Moving a Casualty – When and How Should You Do It?
It is an unfortunate truth that everyday life can present circumstances that will lead us to have to help someone injured in an accident. Whether coming across an accident in the thoroughfare or a fallen hiker on the trail, you may be called upon to administer first aid and make decisions that could save a life.
There are many factors which can impact your decision to move an injured person or leave them be until professional help arrives. It is vital to remember that the casualty may have injuries that you cannot detect by merely looking, like a neck or spine trauma. However, there are instances when you absolutely must move a casualty. Here is a quick guide on when and how to move an injured person.
When to Move an Injured Person
Ideally, a casualty should be left where they are until professional help arrives. It is perfectly reasonable to comfort them and provide necessary first aid to a victim where they lie. However, there are instances where imminent danger may force you to move a casualty. If the injured person must be moved due to danger in the area – smoke, fire, or violence – then follow the following steps to ensure you do it as safely as possible.
How to Move an Injured Person
It is important to remember that you must protect yourself and your body when moving a casualty from one location to another. Keep all these factors in mind as you move a victim:
- Your head should be straight up to prevent straining your neck.
- Keep your back straight without hunching forward.
- Your center of gravity should be low with all bending done at the knees, leaning over will likely cause a back injury to yourself.
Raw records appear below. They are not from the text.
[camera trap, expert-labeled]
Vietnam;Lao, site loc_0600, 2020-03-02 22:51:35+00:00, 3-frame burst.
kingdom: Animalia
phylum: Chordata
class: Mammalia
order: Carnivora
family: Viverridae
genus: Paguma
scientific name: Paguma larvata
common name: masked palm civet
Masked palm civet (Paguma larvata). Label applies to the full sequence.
- Position the casualty, so their weight is close to your body, rather than reaching.
- Move with small steps to keep your legs and knees from injury.
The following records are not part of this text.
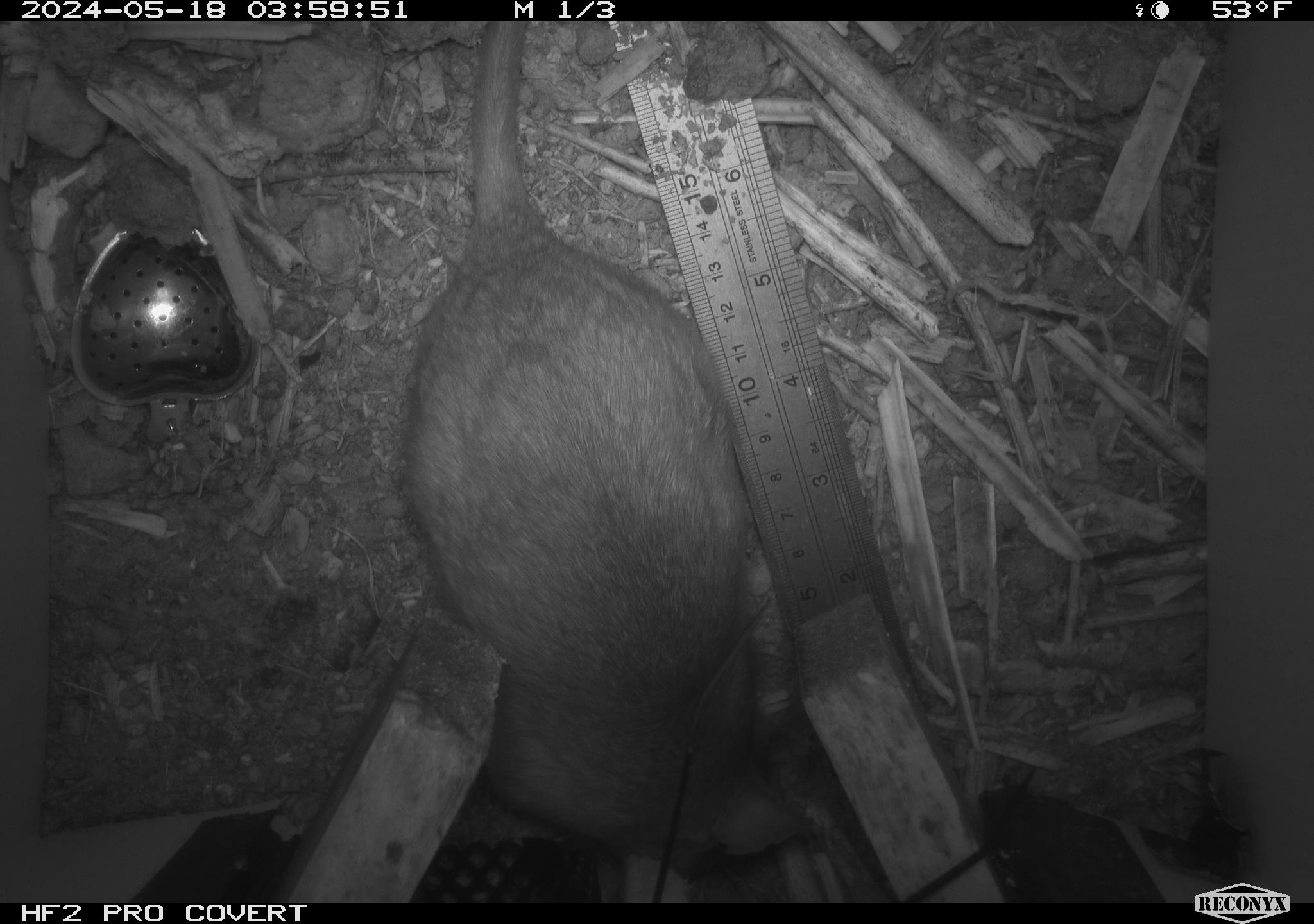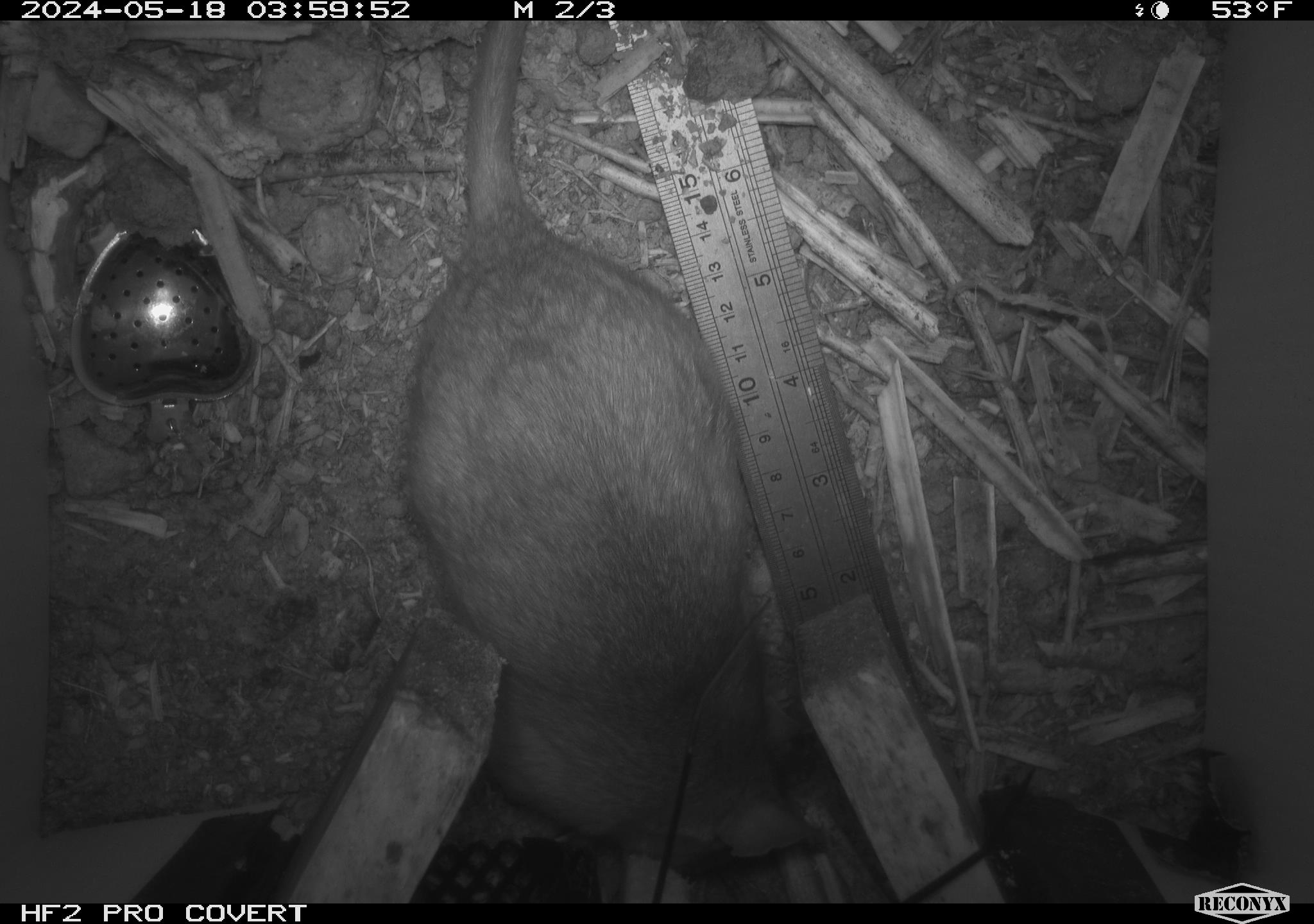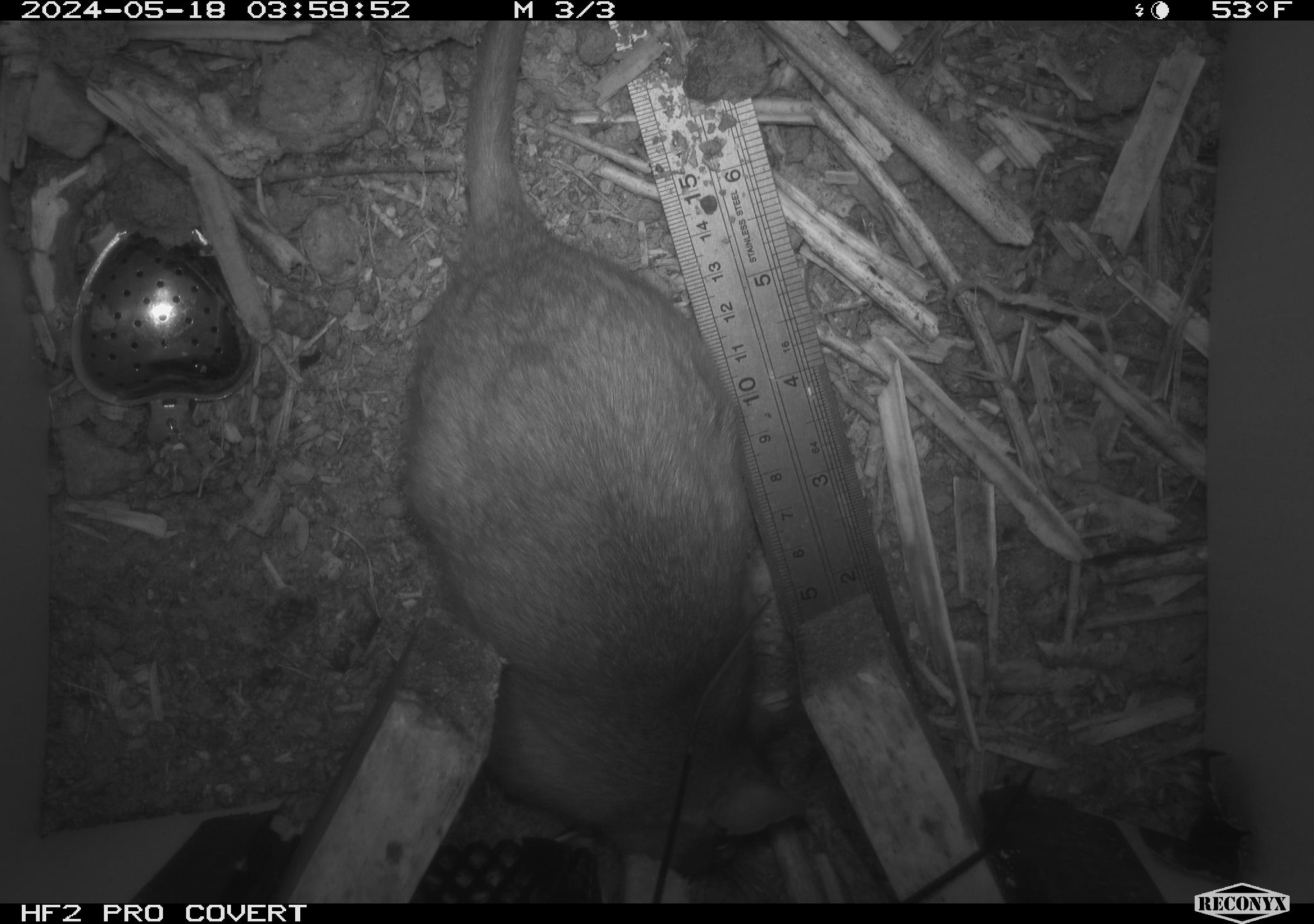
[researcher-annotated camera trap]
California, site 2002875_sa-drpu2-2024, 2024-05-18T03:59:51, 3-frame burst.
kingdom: Animalia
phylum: Chordata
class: Mammalia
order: Rodentia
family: Cricetidae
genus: Neotoma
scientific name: Neotoma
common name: pack rat or woodrat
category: neotoma species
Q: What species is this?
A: Neotoma species (pack rat or woodrat) (Neotoma).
- Stay balanced, as if you were athletic.
Before you move a casualty when necessary, be sure to evaluate any obvious injuries they may have. If wounded and bleeding, try and control it first. If there is a fracture, immobilizing it first is ideal.
If you must move a casualty, evaluate the safest way to move the injured person. If possible, enlist another bystander to help move the person. The goal is always to move a casualty without causing further harm to the injured person, or to yourself. Take the time to observe the situation and your surroundings. Then make your decision to move the casualty in the safest possible way.
If first aid can be provided to an injured person without moving them, then leaving a casualty where they are is the most ideal scenario. If the casualty is in imminent danger, cannot be aided as they lay, or will incur further injury by leaving them, then move them as safely as possible. Follow the steps above to ensure the safety of both the casualty and you.